══ PROVIDED PASSAGE

18. The only expert at trial who valued improvements only using the depreciated cost approach, which all experts agreed was an accepted appraisal approach for valuing improvements, was Harry Collison. A summary of Mr. Collision’s valuations (unit by unit, year by year) was admitted without objection as Plaintiff’s Exhibit 25. The Defendants witnesses (including Mr. Hodges) did not challenge the accuracy of Mr. Collison’s values under a depreciated cost approach methodology. Thus, there was no genuine dispute that the condominium unit values for improvements only established by the Plaintiffs’ expert, Mr. Collison, were correct if this Court finds that a depreciated cost approach was the most appropriate means for valuing the Portofino improvements.
19. Defendants’ expert, Barry Diskin, did not compute the value of the improvements only, offered no opinions as to the accuracy of the values reached by Mr. Collison, and limited his testimony to a criticism of how Mr. Collision tested his conclusions on the just value of the improvements.
20. The use by Mr. Collision of a land-ratio study for testing his initial conclusions as to value did not alter or change his final conclusions. Page 123 of Mr. Collision’s detailed report, Plaintiffs’ Exhibit “A,” shows his “reconciliation” matrix, and demonstrates that his value of improvements only using the depreciated cost (left hand column) did not change when compared to his land-improvements ratio study (middle column). The “reconciled values” (right column) remained unchanged.

════
══ MATERIAL PROVIDED

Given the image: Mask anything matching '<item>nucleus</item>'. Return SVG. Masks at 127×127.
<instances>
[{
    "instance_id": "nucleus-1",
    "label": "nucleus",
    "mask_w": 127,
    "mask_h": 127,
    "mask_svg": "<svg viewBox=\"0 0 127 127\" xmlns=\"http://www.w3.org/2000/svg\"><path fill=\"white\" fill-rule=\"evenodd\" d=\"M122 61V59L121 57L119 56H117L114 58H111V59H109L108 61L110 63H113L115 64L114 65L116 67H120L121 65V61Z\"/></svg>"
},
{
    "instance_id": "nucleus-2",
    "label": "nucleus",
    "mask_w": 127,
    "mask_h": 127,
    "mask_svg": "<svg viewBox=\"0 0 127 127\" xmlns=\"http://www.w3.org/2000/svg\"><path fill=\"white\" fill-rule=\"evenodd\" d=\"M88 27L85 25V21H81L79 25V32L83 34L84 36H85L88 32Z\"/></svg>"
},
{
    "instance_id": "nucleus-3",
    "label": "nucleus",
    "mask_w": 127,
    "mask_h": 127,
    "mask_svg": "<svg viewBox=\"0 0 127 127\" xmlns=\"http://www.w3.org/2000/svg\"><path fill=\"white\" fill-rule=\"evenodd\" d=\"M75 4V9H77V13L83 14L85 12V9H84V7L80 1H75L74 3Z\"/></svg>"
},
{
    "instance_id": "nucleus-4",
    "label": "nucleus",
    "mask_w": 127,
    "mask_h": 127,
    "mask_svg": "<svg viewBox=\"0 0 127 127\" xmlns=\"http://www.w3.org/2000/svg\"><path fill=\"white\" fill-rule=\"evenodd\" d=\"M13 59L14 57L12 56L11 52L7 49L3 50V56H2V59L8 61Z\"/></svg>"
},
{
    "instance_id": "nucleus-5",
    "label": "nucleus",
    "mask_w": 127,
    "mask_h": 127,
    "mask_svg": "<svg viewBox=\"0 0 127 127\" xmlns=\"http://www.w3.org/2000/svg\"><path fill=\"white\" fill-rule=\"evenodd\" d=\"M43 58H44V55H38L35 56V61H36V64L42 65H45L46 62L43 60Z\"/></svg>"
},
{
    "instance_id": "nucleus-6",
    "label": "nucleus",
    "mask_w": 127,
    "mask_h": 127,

════

§ **PROBLEM REQUIREMENTS**:
Please name the Defendants' expert who, according to the passage above, did not compute the value of the improvements only.

§ **WRITTEN REPLY**:
Barry Diskin